Dannik Olga Haberland Regulatory Compliance 941 W Morse Blvd. Suite 100 Winter Park, Florida 32789

Re: K192711

Trade/Device Name: Dannik Titanium Ligation Clip Regulation Number: 21 CFR 878.4300 Regulation Name: Implantable Clip Regulatory Class: Class II Product Code: FZP Dated: September 19, 2019 Received: September 27, 2019

Dear Olga Haberland:

We have reviewed your Section 510(k) premarket notification of intent to market the device referenced above and have determined the device is substantially equivalent (for the indications for use stated in the enclosure) to legally marketed predicate devices marketed in interstate commerce prior to May 28, 1976, the enactment date of the Medical Device Amendments, or to devices that have been reclassified in accordance with the provisions of the Federal Food, Drug, and Cosmetic Act (Act) that do not require approval of a premarket approval application (PMA).

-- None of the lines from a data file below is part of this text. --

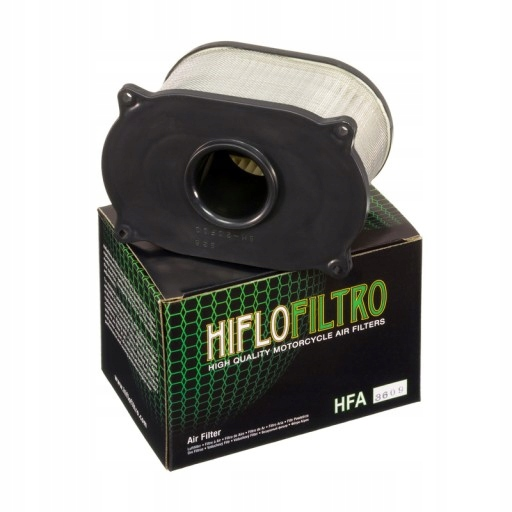 Filtr POWIETRZA Hiflo HFA3609 SUZUKI SV 650 CAGIVA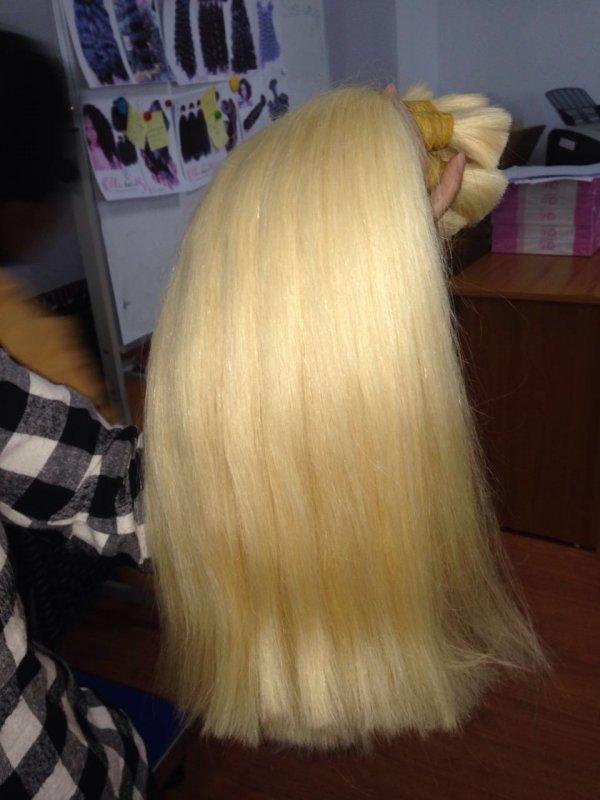 color_human_viet_nam_remy_hair_color_24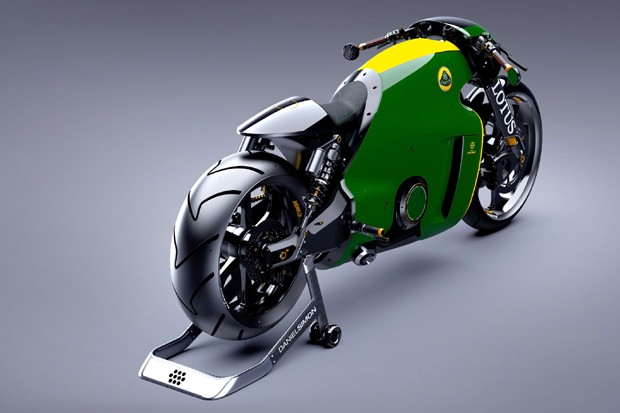 Moto Lotus
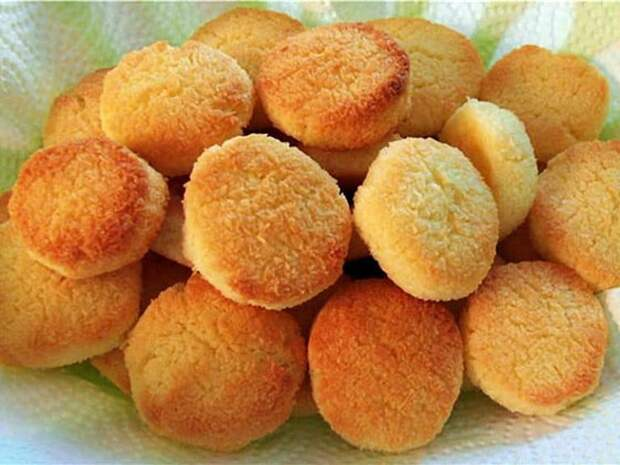Домашнее печенье на сковороде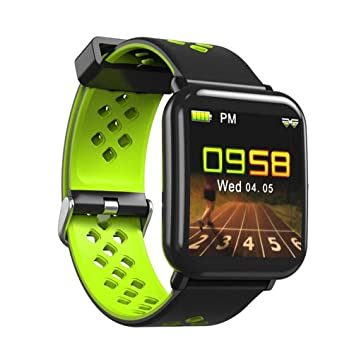 Boyuan DM06 Reloj Inteligente Impermeable IP68 Fitness ...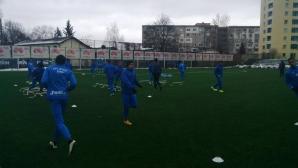 Левскарите тренират в пълен състав преди мача с Лудогорец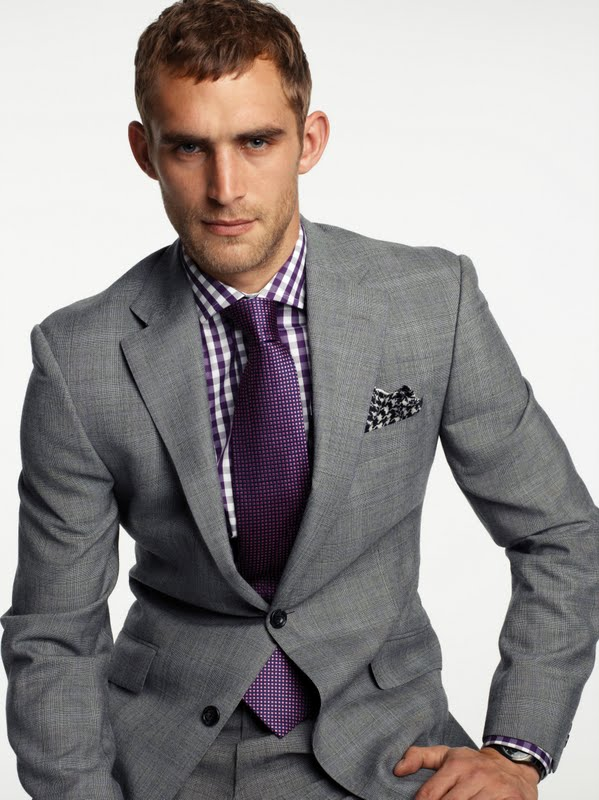 Just suits for men for Best shirt for gray suit
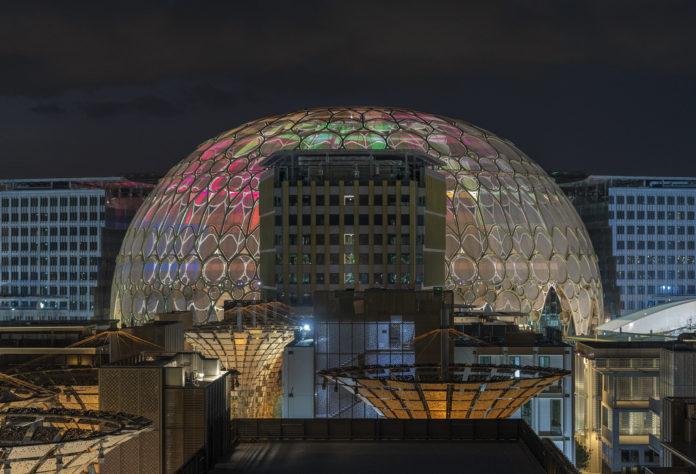Expo 2020 Dubai ticket prices announced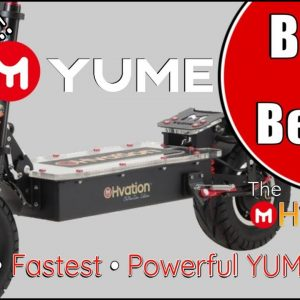 YUME OHvation | UnBoxing A BEAST!!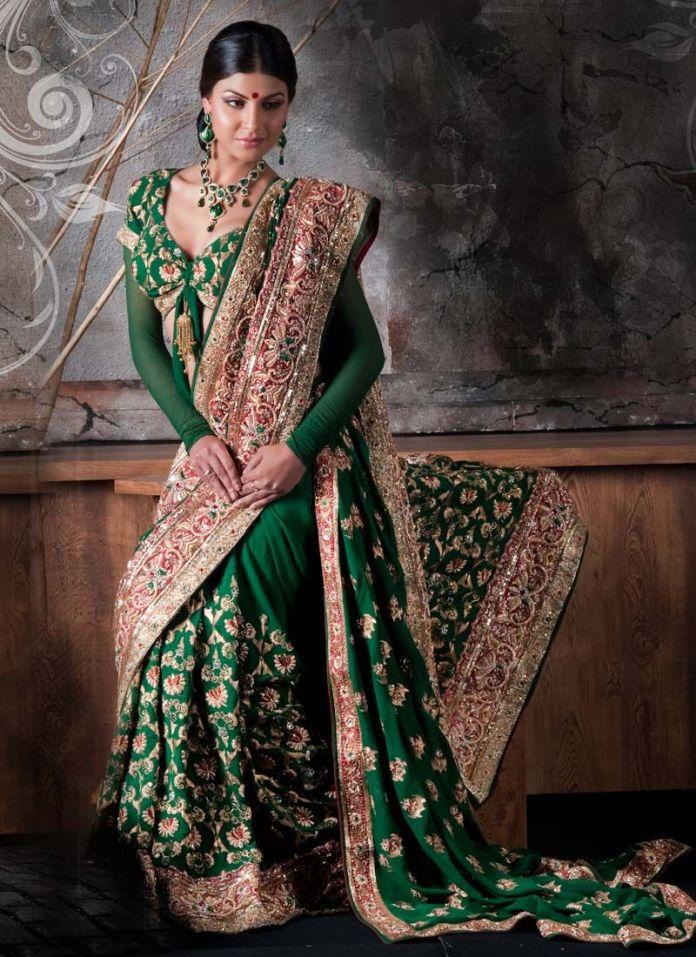 wedding reception sarees with price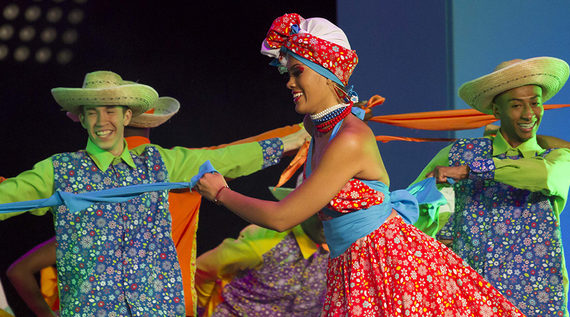 Cali vibra con la tercera Bienal de Danza
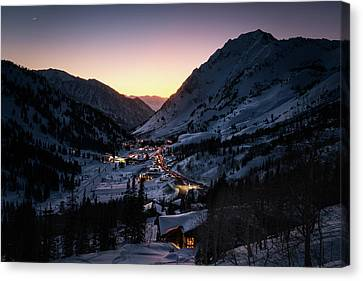 Town Of Alta At Dusk Canvas Print by James Udall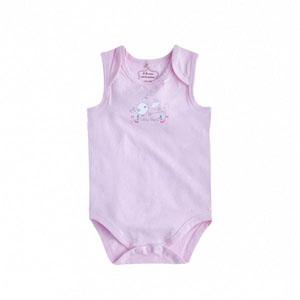 Kız Bebek İkili Badi Set Pembe (0-2 yaş)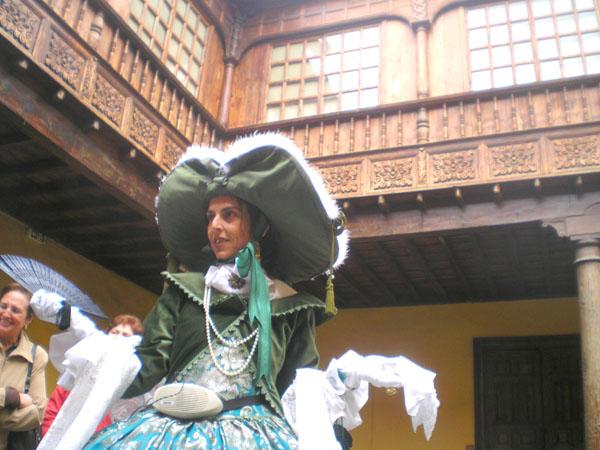 Besichtigung mit Schauspielszenen in La Laguna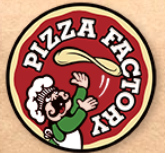 Pizza Factory Coupon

You may, therefore, market the device, subject to the general controls provisions of the Act. Although this letter refers to your product as a device, please be aware that some cleared products may instead be combination products. The 510(k) Premarket Notification Database located at https://www.accessdata.fda.gov/scripts/cdrh/cfdocs/cfpmn/pmn.cfm identifies combination product submissions. The general controls provisions of the Act include requirements for annual registration, listing of devices, good manufacturing practice, labeling, and prohibitions against misbranding and adulteration. Please note: CDRH does not evaluate information related to contract liability warranties. We remind you, however, that device labeling must be truthful and not misleading.

If your device is classified (see above) into either class II (Special Controls) or class III (PMA), it may be subject to additional controls. Existing major regulations affecting your device can be found in the Code of Federal Regulations, Title 21, Parts 800 to 898. In addition, FDA may publish further announcements concerning your device in the Federal Register.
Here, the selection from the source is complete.